Fisika merupakan upaya menemukan pola-pola keteraturan alam dan membingkainya menjadi bagan berpikir yang runtut, yakni berupa kaitan logis antara konsep-konsep tertentu. Bagan bepikir tentang pola-pola keteraturan alamiah itu disebut t e o r i. Jadi, fisika adalah upaya membangun teori tentang gejala-gejala alamiah. Bagan berpikir itu secara matematis disajikan sebagai kaitan-kaitan matematis yang menghubungkan struktur-struktur matematis yang mewakili konsepkonsep tertentu, semisal besaran, parameter, dll. Oleh karena itu, konsep-konsep pun bermunculan sesuai kebutuhan. Jadi, ilmu fisika berusaha menemukan pola-pola keteraturan tersebut dan membingkainya dalam suatu rumusan matematis. Yang diusahakan adalah mendapatkan gambaran matematis maksimal, yakni persamaan matematis yang paling tepat dan yang memiliki jangkauan paling luas dalam menjelaskan keteraturan alam. Walaupun tidak ada kesepakatan secara formal namun telah berkembang keyakinan secara luas bahwa pola-pola keteraturan alam itu paling baik apabila dimodelkan atau disajikan dalam bentuk pola-pola matematis yang berupa persamaan ataupun grafik.

Untuk apa sebuah teori disusun? Holton dan Brush menggambarkannya dengan keberadaan sebuah gunung atau pulau es yang terapung di permukaan air laut. Bagian es yang berada di bawah permukaan air laut (oleh karena itu tidak kelihatan) jauh lebih besar jika dibandingkan dengan yang tampak di atas permukaan air laut. Tujuan sebuah teori adalah menjelaskan seluk-beluk, sifat-sifat, dan perilaku gunung es itu secara keseluruhan termasuk bagian pulau es yang tersembunyi di bawah permukaan air laut itu dengan berbekal pengetahuan tentang seluk-beluk, sifat-sifat, dan perilaku bagian yang tampak di permukaan air laut. Secara rinci sebuah teori diharapkan mampu untuk (i) menghubungkan berbagai fakta yang terpisah dalam suatu bagan berpikir yang logis dan mudah ditangkap, (ii) memberikan gambaran tentang kaitan-kaitan baru, yakni mampu menjelaskan kaitan antara fakta-fakta lama dan fakta-fakta baru, (iii) memberikan prakiraan (prediksi) gejala-gejala alamiah baru, dan memberikan penjelasan bagi gejala-gejala alamiah yang telah teramati, (iv) menuntun dalam penyelesaian masalah-masalah praktis.

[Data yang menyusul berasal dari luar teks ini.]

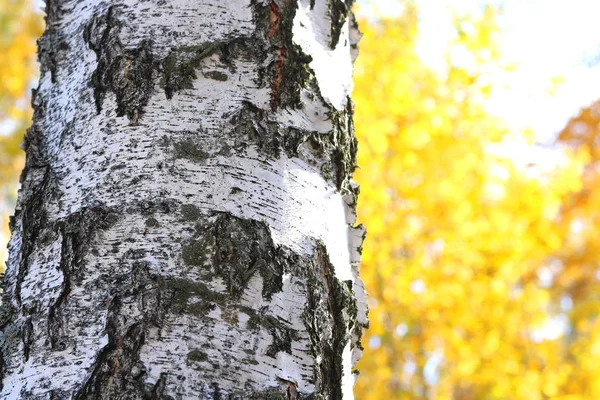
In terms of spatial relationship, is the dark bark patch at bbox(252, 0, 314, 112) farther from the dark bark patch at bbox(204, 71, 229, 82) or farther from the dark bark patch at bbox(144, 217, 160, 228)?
the dark bark patch at bbox(144, 217, 160, 228)

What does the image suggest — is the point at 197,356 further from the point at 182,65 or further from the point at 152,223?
the point at 182,65

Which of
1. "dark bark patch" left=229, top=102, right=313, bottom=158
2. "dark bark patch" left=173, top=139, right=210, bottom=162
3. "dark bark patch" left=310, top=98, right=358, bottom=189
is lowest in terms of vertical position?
"dark bark patch" left=173, top=139, right=210, bottom=162

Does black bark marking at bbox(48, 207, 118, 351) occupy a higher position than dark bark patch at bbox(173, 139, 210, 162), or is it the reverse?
dark bark patch at bbox(173, 139, 210, 162)

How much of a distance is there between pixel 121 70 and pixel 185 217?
0.26 meters

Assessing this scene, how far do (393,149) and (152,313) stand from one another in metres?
6.13

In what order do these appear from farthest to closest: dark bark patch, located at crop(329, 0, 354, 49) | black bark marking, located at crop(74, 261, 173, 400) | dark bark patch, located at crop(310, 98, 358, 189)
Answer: dark bark patch, located at crop(329, 0, 354, 49), dark bark patch, located at crop(310, 98, 358, 189), black bark marking, located at crop(74, 261, 173, 400)

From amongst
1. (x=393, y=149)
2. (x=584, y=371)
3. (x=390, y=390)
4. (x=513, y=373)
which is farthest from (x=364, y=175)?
(x=584, y=371)

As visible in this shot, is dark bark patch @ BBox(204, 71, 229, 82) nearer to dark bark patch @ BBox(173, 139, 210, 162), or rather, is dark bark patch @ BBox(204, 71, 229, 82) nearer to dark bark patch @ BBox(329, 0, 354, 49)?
dark bark patch @ BBox(173, 139, 210, 162)

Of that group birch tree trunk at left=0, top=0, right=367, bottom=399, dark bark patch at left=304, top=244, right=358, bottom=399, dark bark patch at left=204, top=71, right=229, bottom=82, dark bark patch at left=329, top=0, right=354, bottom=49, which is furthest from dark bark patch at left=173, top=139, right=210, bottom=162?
dark bark patch at left=329, top=0, right=354, bottom=49

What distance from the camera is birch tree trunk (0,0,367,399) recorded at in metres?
0.69

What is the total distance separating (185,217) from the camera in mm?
737

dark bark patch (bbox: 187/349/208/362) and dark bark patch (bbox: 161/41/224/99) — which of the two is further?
dark bark patch (bbox: 161/41/224/99)

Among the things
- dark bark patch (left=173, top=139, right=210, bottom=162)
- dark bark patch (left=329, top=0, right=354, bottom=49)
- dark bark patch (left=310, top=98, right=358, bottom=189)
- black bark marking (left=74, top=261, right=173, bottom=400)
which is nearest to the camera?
black bark marking (left=74, top=261, right=173, bottom=400)

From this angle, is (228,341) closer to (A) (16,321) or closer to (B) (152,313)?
(B) (152,313)
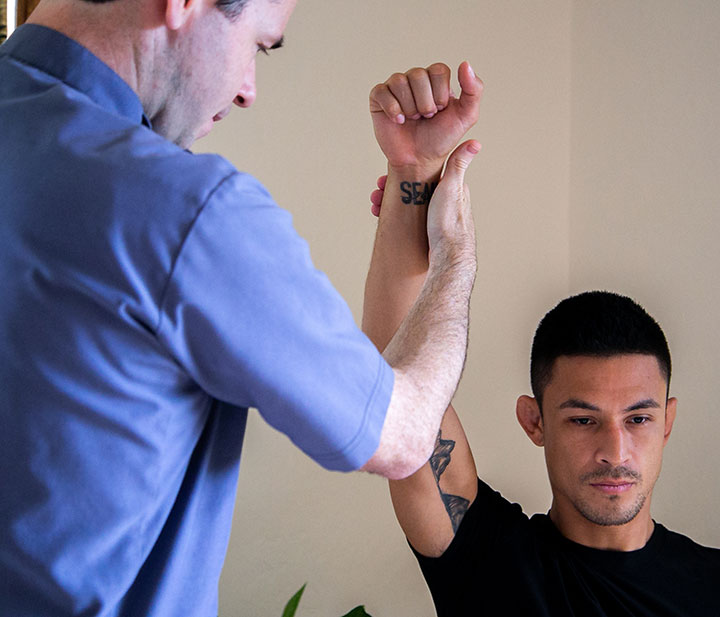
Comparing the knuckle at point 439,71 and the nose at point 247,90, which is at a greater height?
the knuckle at point 439,71

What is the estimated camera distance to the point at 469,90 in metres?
1.13

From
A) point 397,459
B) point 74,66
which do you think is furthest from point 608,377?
point 74,66

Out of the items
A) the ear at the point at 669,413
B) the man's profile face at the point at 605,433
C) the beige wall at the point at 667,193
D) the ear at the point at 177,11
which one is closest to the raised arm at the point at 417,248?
the man's profile face at the point at 605,433

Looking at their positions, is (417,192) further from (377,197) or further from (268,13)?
(268,13)

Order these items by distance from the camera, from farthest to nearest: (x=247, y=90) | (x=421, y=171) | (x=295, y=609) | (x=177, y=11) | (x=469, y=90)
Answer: (x=295, y=609) < (x=421, y=171) < (x=469, y=90) < (x=247, y=90) < (x=177, y=11)

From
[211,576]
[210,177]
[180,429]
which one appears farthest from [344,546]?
[210,177]

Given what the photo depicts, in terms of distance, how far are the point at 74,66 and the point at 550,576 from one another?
1115mm

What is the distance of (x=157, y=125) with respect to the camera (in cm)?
81

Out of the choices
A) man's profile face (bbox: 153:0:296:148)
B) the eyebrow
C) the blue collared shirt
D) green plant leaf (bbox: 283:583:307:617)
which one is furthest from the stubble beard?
man's profile face (bbox: 153:0:296:148)

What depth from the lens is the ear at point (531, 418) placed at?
5.08 feet

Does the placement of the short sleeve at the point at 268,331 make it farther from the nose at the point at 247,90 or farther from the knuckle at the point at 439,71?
the knuckle at the point at 439,71

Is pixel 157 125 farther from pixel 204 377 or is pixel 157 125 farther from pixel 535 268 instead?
pixel 535 268

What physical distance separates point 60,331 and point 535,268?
1.87 m

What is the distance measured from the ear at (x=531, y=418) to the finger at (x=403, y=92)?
2.09 ft
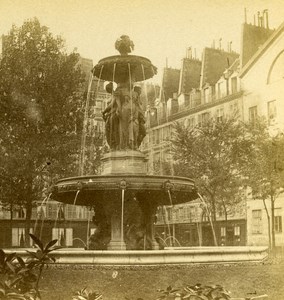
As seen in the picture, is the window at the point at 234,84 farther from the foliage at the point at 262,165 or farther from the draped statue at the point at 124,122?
the draped statue at the point at 124,122

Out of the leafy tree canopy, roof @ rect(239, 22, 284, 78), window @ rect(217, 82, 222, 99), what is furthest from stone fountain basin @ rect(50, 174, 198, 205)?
window @ rect(217, 82, 222, 99)

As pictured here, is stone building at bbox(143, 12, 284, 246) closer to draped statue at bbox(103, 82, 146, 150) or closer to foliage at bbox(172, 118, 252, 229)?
foliage at bbox(172, 118, 252, 229)

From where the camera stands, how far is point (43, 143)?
2503 cm

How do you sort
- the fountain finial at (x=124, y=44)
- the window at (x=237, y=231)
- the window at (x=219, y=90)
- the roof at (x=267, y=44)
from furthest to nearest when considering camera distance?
the window at (x=219, y=90), the window at (x=237, y=231), the roof at (x=267, y=44), the fountain finial at (x=124, y=44)

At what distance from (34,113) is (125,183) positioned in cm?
1557

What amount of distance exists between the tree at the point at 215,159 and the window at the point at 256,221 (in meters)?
5.87

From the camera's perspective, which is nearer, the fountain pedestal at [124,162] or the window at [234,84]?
the fountain pedestal at [124,162]

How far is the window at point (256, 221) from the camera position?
114 ft

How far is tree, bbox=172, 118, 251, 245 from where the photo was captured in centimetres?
2706

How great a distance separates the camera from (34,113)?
83.5 ft

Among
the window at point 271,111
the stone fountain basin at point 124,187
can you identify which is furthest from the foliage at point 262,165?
the stone fountain basin at point 124,187

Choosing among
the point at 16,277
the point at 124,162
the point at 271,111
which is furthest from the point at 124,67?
the point at 271,111

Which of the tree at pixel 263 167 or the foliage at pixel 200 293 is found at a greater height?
the tree at pixel 263 167

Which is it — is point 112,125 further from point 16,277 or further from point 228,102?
point 228,102
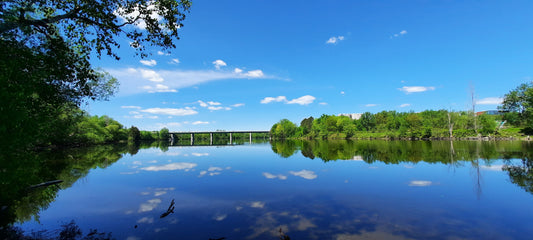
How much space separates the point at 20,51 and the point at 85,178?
14.8 metres

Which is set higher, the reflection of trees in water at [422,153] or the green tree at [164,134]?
the green tree at [164,134]

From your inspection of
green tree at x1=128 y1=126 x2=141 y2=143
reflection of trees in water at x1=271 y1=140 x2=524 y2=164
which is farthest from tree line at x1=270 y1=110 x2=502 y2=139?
green tree at x1=128 y1=126 x2=141 y2=143

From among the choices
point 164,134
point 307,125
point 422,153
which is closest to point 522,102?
point 422,153

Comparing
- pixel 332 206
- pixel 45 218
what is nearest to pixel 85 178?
pixel 45 218

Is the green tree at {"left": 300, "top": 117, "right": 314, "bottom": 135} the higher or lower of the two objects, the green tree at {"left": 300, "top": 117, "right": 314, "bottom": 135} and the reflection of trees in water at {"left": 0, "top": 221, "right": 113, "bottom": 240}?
the higher

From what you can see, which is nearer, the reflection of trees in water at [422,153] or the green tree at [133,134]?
the reflection of trees in water at [422,153]

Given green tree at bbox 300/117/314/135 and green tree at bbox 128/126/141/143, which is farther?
green tree at bbox 300/117/314/135

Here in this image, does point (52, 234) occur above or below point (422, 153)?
below

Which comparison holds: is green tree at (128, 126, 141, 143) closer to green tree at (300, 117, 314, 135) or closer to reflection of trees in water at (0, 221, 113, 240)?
green tree at (300, 117, 314, 135)

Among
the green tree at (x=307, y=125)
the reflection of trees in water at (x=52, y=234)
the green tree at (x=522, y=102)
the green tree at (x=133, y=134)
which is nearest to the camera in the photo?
the reflection of trees in water at (x=52, y=234)

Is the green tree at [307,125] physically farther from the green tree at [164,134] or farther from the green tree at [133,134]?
the green tree at [164,134]

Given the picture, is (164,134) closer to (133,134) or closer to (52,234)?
(133,134)

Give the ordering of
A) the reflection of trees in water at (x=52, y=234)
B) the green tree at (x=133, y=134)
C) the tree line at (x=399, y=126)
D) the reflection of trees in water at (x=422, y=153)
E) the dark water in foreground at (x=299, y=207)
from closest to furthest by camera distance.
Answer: the reflection of trees in water at (x=52, y=234) → the dark water in foreground at (x=299, y=207) → the reflection of trees in water at (x=422, y=153) → the tree line at (x=399, y=126) → the green tree at (x=133, y=134)

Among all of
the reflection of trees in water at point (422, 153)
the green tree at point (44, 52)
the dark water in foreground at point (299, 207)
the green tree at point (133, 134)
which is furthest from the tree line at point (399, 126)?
the green tree at point (44, 52)
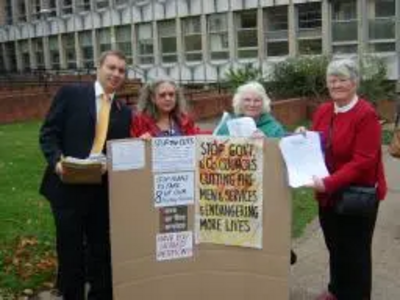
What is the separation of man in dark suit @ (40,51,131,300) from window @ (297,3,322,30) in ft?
83.5

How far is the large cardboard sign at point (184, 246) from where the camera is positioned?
15.0 ft

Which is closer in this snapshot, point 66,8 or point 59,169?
point 59,169

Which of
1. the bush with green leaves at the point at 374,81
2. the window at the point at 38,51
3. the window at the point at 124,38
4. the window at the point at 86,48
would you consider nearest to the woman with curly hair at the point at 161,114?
the bush with green leaves at the point at 374,81

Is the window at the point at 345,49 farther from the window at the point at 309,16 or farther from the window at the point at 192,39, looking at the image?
the window at the point at 192,39

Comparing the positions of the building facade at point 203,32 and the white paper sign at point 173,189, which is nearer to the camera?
the white paper sign at point 173,189

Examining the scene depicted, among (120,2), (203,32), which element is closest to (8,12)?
(120,2)

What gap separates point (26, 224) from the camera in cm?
738

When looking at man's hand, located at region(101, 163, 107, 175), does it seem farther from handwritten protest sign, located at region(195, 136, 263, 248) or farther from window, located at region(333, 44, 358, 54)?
window, located at region(333, 44, 358, 54)

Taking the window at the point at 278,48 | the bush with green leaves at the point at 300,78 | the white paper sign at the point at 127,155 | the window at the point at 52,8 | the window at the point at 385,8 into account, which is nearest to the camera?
the white paper sign at the point at 127,155

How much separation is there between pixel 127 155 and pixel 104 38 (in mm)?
38974

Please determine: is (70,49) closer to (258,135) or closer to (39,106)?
(39,106)

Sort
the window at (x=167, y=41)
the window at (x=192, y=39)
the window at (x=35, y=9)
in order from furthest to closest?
the window at (x=35, y=9) → the window at (x=167, y=41) → the window at (x=192, y=39)

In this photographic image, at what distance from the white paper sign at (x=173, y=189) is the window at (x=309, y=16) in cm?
2557

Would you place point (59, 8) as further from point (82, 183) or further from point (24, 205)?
point (82, 183)
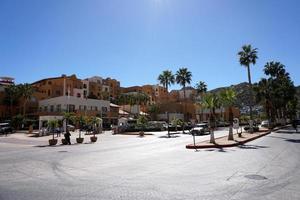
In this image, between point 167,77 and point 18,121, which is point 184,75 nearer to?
point 167,77

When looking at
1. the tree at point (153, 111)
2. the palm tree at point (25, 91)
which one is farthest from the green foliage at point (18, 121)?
the tree at point (153, 111)

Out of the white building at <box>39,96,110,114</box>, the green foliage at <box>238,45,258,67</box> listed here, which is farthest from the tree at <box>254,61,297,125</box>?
the white building at <box>39,96,110,114</box>

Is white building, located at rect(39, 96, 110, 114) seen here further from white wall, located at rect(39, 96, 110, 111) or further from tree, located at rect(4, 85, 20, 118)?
tree, located at rect(4, 85, 20, 118)

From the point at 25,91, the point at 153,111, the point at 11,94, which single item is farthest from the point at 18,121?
the point at 153,111

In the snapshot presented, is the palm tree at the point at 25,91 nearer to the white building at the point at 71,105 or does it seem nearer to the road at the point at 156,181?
the white building at the point at 71,105

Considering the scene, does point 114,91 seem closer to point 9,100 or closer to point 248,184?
point 9,100

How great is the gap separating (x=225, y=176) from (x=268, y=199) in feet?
10.9

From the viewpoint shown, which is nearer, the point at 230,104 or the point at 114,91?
the point at 230,104

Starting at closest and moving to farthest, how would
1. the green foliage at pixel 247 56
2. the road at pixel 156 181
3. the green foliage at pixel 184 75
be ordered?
1. the road at pixel 156 181
2. the green foliage at pixel 247 56
3. the green foliage at pixel 184 75

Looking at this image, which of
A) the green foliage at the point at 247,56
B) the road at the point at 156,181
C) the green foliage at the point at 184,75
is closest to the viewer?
the road at the point at 156,181

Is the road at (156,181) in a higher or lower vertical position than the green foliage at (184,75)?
lower

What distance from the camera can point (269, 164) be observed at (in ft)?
45.7

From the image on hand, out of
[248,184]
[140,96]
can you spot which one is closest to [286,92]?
[140,96]

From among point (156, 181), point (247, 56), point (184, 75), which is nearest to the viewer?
point (156, 181)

Untuk mewujudkan obsesi tersebut, sebagian fisikawan yang masyhur disebut fisikawan teoretis berusaha menyusun model-model hukum alam dengan memanfaatkan kaidah-kaidah matematis. Bagan berpikir yang runtut itu akan dimodelkan dengan objek-objek matematis dan kaitan antara objek-objek itu. Penyusunan model-model ini tidak boleh sembarangan. Penyusunan ini haruslah didasarkan pada data-data hasil eksperimen (percobaan) atau pengamatan yang telah dihasilkan oleh sebagian fisikawan yang dikenal sebagai fisikawan eksperimental. 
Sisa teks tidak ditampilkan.